I got to the park early the next day and there was an older-looking guy sitting on the bumper of an old Chevy truck in the player's parking lot. An Iowa license plate dangled from the back bumper on chicken-wire, and he introduced himself as Barton Faraday, as he shook my hand. As he let go of my hand he said, " I'm 39 years-old, I know I look old and beat-up, but I'm better than I look." Faraday was slim like Aubrey, and slim is the way you want your shortstop and second baseman to look, but not your catcher. Catchers should be built like fireplugs. That was not Bart. Not by a long shot. He was skinny from the waist up, but looking at him going away, I recall thinking that he reminded me of an aged plow boy with a somewhat wrinkled-sun-tanned face and bowlegs who had recently arrived in town straight from a day of picking corn under the blistery sun of an Iowa field.

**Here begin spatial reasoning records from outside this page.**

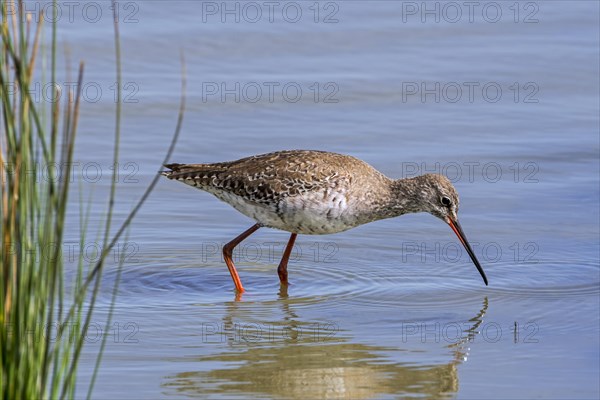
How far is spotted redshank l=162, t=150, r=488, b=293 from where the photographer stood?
9.83 m

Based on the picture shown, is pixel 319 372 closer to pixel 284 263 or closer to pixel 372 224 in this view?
pixel 284 263

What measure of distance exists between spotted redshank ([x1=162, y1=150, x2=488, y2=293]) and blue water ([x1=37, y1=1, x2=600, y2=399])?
0.41m

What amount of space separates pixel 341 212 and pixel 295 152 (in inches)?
32.0

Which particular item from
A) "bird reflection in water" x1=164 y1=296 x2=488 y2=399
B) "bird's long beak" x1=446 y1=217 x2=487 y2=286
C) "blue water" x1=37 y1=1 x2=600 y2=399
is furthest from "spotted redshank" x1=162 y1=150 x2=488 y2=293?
"bird reflection in water" x1=164 y1=296 x2=488 y2=399

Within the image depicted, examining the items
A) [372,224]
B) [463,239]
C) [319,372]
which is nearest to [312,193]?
[463,239]

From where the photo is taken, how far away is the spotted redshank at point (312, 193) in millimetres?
9828

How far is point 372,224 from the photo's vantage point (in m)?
11.3

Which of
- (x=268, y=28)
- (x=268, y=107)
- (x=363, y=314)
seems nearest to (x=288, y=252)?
(x=363, y=314)

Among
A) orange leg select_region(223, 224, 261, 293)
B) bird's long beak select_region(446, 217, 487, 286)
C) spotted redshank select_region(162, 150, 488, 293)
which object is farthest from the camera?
spotted redshank select_region(162, 150, 488, 293)

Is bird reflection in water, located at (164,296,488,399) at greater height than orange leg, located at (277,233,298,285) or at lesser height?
lesser

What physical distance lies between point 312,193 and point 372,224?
1577 mm

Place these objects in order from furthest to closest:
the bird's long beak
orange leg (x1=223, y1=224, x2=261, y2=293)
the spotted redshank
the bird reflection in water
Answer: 1. the spotted redshank
2. orange leg (x1=223, y1=224, x2=261, y2=293)
3. the bird's long beak
4. the bird reflection in water

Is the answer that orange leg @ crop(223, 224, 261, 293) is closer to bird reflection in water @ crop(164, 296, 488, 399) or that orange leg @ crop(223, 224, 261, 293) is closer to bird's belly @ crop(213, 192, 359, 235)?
bird's belly @ crop(213, 192, 359, 235)

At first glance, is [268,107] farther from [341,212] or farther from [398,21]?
[341,212]
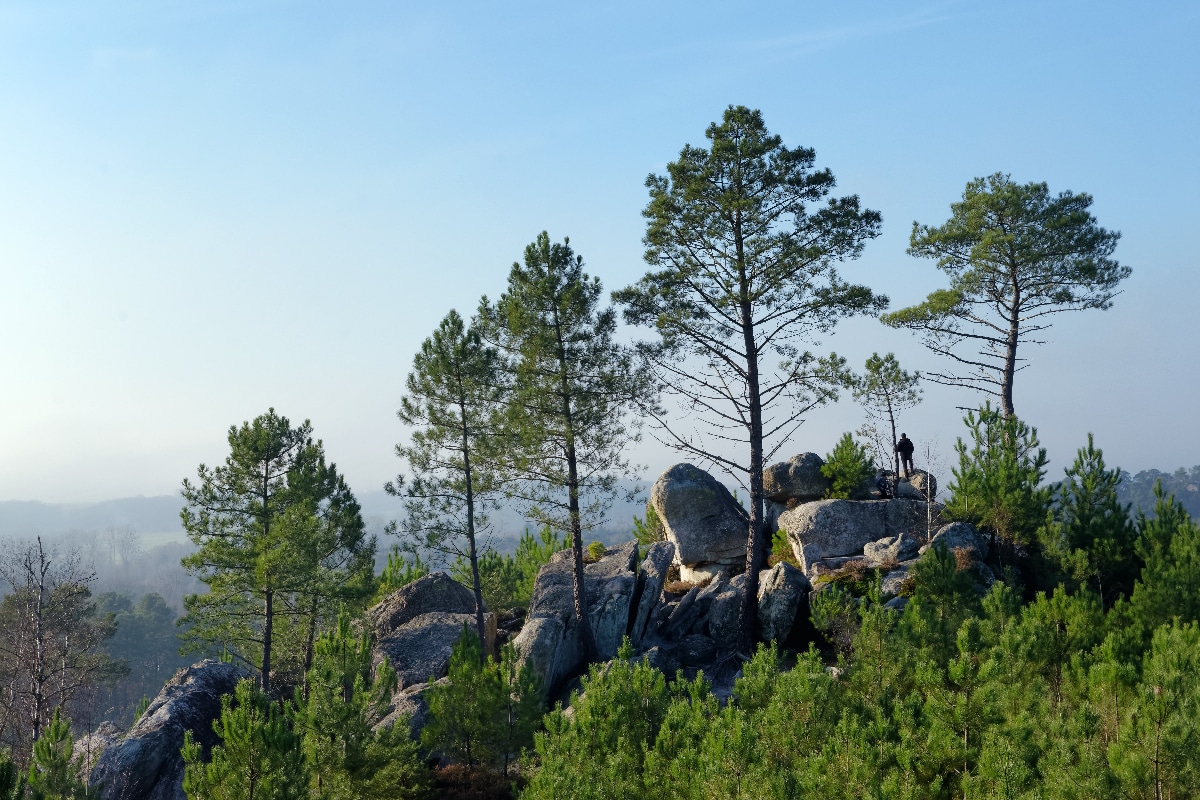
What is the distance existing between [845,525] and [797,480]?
3532 mm

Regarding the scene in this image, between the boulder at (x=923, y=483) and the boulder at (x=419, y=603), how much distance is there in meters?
16.1

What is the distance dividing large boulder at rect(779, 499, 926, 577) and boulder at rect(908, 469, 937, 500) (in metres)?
0.71

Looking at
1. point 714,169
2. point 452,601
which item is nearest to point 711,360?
point 714,169

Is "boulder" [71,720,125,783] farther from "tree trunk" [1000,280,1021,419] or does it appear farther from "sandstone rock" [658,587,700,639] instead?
"tree trunk" [1000,280,1021,419]

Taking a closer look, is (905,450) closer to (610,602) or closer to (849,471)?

There was something distant about him, something a bit off, something that made the rest of our team a little nervous probably because he was older than most of us were...but something that made people take to him, too. Bart had a great smile and a good laugh and a wonderful sense-of-humor; and with Bart behind the plate, we won the next 8 games in a row, mostly due to the fact that the players on the other teams could not steal home like they had done with both Bobby and Aubrey, due to the fact that Bart would knock them flat on their asses or step on their leg with a cleat whenever they attempted to do so. It didn't seem to matter to Bart how big the other guys were, and he didn't seem to mind that there were bruises over certain portions of his body after each and every game, as long as he got the other guy out.

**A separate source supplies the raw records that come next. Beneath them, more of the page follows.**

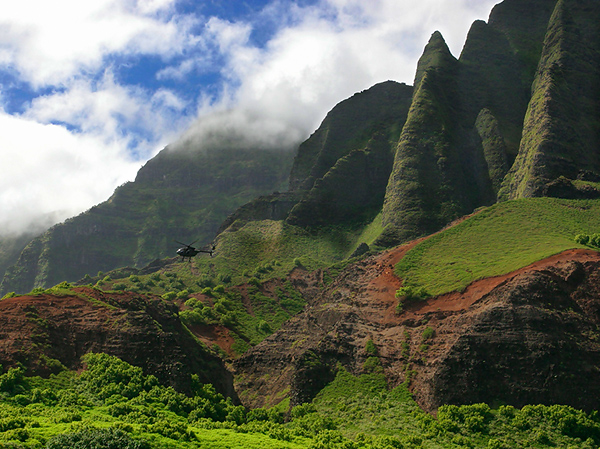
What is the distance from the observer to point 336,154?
187250 millimetres

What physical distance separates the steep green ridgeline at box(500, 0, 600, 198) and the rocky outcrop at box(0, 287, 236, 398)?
78.0 metres

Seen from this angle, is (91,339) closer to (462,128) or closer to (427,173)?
(427,173)

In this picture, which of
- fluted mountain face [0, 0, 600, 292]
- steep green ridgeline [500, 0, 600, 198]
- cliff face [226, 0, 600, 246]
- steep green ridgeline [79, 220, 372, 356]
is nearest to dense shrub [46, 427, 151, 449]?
steep green ridgeline [79, 220, 372, 356]

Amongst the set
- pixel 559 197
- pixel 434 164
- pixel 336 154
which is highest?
pixel 336 154

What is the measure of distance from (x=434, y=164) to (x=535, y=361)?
9271cm

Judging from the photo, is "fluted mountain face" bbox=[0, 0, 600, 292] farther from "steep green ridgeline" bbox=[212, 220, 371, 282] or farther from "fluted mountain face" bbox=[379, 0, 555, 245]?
"steep green ridgeline" bbox=[212, 220, 371, 282]

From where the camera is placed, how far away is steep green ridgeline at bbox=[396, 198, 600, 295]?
82.1 metres

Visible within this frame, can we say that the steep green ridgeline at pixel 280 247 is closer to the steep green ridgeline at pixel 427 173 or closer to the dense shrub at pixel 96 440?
the steep green ridgeline at pixel 427 173

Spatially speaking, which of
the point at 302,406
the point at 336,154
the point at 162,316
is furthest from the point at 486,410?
the point at 336,154

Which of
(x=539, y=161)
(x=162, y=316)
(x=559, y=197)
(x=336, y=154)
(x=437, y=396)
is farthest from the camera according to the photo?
(x=336, y=154)

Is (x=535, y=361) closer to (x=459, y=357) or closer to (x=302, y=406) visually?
(x=459, y=357)

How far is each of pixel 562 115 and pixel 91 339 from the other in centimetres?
10701

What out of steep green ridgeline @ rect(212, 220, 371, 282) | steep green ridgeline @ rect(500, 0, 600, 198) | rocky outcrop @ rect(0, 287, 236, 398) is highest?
steep green ridgeline @ rect(500, 0, 600, 198)

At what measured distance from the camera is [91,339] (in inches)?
2608
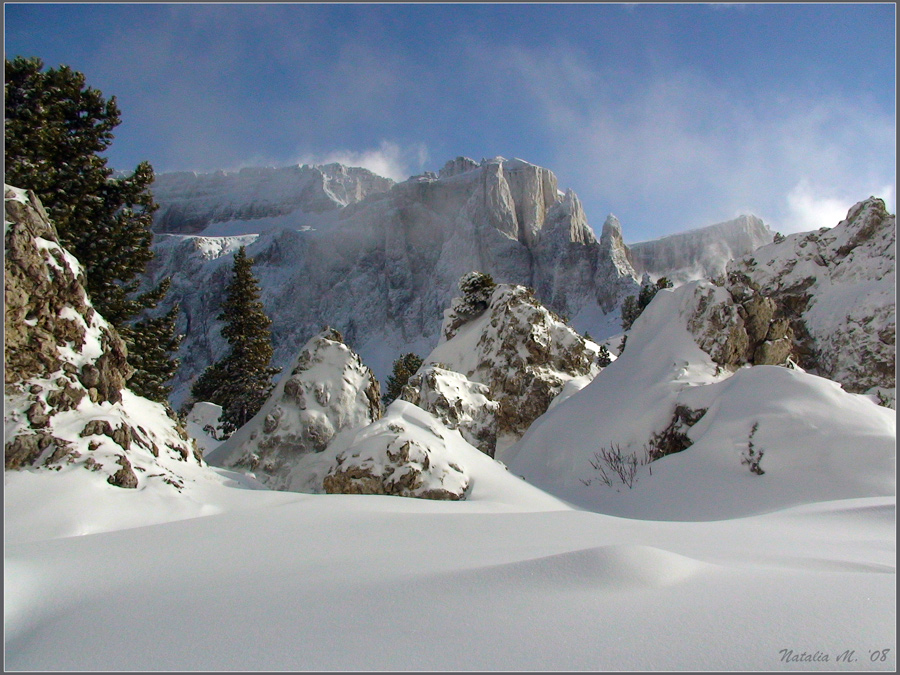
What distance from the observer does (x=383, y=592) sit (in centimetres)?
272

With only a couple of games to go before the season ended, we had risen from 7th place to 3rd place in the 8 team league and were only 1 game behind the Ogallala Braves, the team that was in 2nd place. We would be playing our last 2 games against Ogallala. Bart was like a ballet dancer behind the plate. No balls got past him. He threw one base stealer out after another. And, of course, no one even dared to steal home. We won both games and ended the season in 2nd place, 1 game out of 1st.
Barton Faraday was the best catcher I ever saw and one of the nicest men I had ever met. I honestly think that I might have known that the first time I laid eyes on him, sitting on the bumper of his beshitted old truck with his worn-out gear stowed in the back, and to this day I have still wondered why Bart never made it up to the Big Show, even though he had been a decorated hero as a bomber pilot in World War Two, and perhaps his best years lay behind him when he arrived back home in 1947; and if so, that is a real shame because he was the best all-around baseball player I ever saw with my own eyes...
...You bored yet? No? Good. Me neither. I'm having the time of my life, awful story or not.